5,500 Place Names of Aboriginal and European Origin Across New South Wales Mapped in Google Earth

Google Earth with overlay of 1938 Criagies Motor Map and 5,500 Place Names of Aboriginal and European Origin across NSW
Google Earth with overlay of 1938 Criagies Motor Map and 5,500 Place Names of Aboriginal and European Origin across NSW (Click for larger image)

The full digitised manuscript of Canon Stretch’s
“Toponomy:  Place Names of New South Wales, Their Origin, Meaning and Locality” (Archives Location: A9082 )
is here: https://livinghistories.newcastle.edu.au/nodes/view/77235

Google Earth .KMZ File Containing 5,500 Aboriginal & European NSW Place Names
http://livinghistories.newcastle.edu.au/assets/downloadwiz/235789

Google Earth .KMZ of Craigies’ Map
http://livinghistories.newcastle.edu.au/assets/downloadwiz/235788

Please Note: Open both .KMZ files in the stand alone Google Earth Pro application Download to take advantage of the transparency filter. Do not view in Chrome, as it does NOT allow you to use the transparency filter. See the illustration above.

It has taken just under a year for archivists and digitisation officers at the University of Newcastle (Australia) to digitise and extract five and a half thousand place names, of Aboriginal and European origin, across New South Wales, in Google Earth.

The place names were meticulously recorded up until around the year [1931?] by The (Canon) J. Carlos W. Stretch in a 508 page manuscript, which he called “Toponomy:  Place Names of New South Wales, Their Origin, Meaning and Locality.”

→ Supplied material:
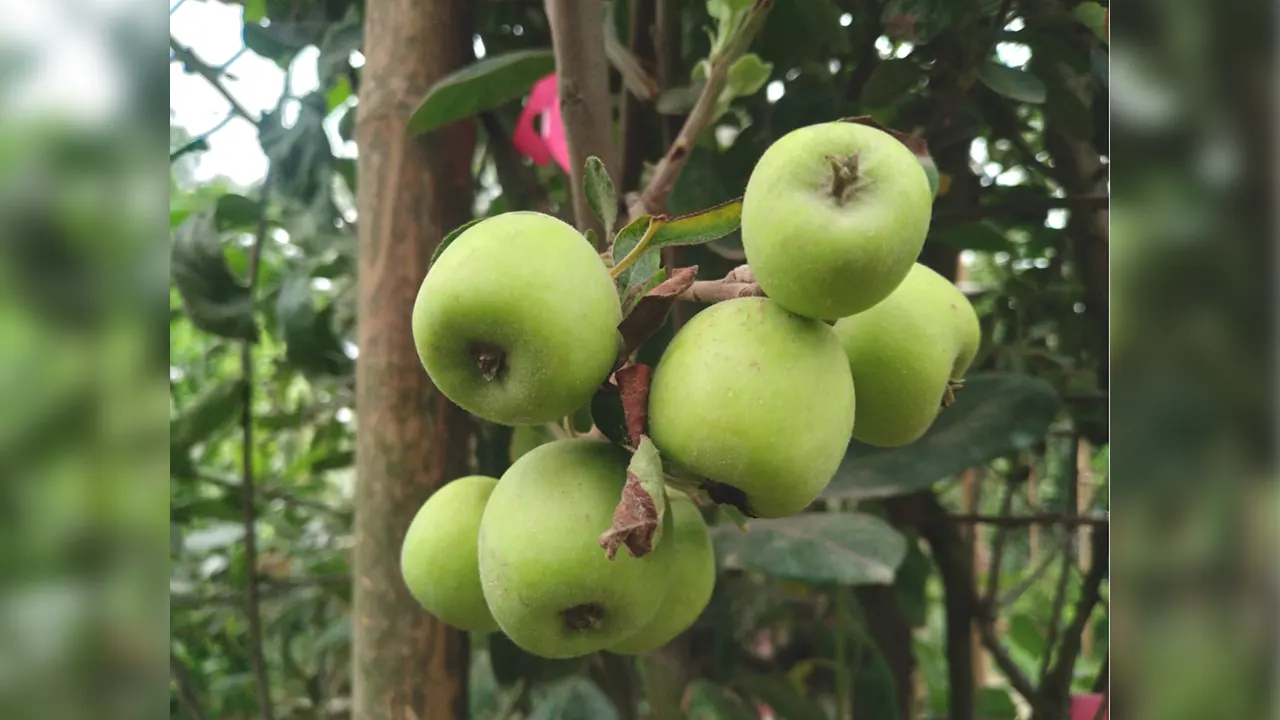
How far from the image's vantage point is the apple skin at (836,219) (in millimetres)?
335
* * *
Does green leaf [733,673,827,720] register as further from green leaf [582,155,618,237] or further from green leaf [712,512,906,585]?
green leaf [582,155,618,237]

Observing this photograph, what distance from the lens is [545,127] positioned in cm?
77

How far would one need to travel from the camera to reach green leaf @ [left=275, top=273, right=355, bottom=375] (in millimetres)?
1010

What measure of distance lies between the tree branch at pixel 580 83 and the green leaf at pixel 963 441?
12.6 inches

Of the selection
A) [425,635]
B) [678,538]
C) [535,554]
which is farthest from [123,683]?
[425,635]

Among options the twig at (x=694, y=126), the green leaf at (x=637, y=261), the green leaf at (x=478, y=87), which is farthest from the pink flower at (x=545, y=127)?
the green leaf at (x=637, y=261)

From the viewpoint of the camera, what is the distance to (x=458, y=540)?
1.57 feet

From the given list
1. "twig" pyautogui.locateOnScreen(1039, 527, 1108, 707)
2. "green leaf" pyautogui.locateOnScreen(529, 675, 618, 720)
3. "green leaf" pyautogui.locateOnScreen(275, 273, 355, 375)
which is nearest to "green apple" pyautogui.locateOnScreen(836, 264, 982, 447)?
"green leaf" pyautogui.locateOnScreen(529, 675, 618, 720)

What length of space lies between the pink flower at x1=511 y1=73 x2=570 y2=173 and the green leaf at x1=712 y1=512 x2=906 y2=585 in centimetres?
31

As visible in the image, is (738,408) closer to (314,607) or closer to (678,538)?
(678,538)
...
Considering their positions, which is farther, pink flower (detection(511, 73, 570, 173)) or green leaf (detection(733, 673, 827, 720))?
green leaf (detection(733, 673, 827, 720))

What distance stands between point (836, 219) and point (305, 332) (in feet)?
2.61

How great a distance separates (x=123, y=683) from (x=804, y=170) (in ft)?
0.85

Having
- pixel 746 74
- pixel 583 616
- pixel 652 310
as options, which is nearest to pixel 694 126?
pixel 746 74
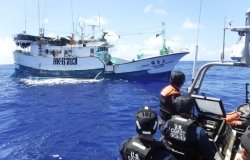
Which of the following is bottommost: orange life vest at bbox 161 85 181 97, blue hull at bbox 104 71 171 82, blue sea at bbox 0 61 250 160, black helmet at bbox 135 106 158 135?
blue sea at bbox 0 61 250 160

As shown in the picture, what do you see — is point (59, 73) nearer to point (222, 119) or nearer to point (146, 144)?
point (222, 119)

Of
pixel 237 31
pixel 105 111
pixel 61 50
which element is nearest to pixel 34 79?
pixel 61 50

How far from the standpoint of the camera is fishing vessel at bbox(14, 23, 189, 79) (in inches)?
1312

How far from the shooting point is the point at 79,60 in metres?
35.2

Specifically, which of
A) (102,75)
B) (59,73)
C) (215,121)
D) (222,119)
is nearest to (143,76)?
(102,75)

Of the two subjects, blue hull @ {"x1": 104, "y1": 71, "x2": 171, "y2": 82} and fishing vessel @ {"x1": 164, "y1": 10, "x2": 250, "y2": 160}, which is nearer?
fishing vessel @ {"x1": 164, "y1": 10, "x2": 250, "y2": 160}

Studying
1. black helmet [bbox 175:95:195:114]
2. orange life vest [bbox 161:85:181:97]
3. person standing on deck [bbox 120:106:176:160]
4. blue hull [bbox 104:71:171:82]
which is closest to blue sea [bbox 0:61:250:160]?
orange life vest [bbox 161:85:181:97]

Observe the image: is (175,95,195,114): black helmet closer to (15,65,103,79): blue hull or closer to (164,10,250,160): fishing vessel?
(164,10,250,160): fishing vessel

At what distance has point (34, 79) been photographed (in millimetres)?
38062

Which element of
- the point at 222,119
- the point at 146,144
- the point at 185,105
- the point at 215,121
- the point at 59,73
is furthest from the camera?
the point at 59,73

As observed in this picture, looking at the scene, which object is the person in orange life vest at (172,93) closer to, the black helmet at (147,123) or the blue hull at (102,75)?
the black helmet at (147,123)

→ The exercise:
Rewrite the passage on the New South Wales place names starting at "Google Earth .KMZ of" and ending at "the illustration above.", replacing "transparency filter" with "opacity slider".

→ Exercise result:
Google Earth .KMZ of Craigies’ Map
http://livinghistories.newcastle.edu.au/assets/downloadwiz/235788

Please Note: Open both .KMZ files in the stand alone Google Earth Pro application Download to take advantage of the opacity slider. Do not view in Chrome, as it does NOT allow you to use the opacity slider. See the illustration above.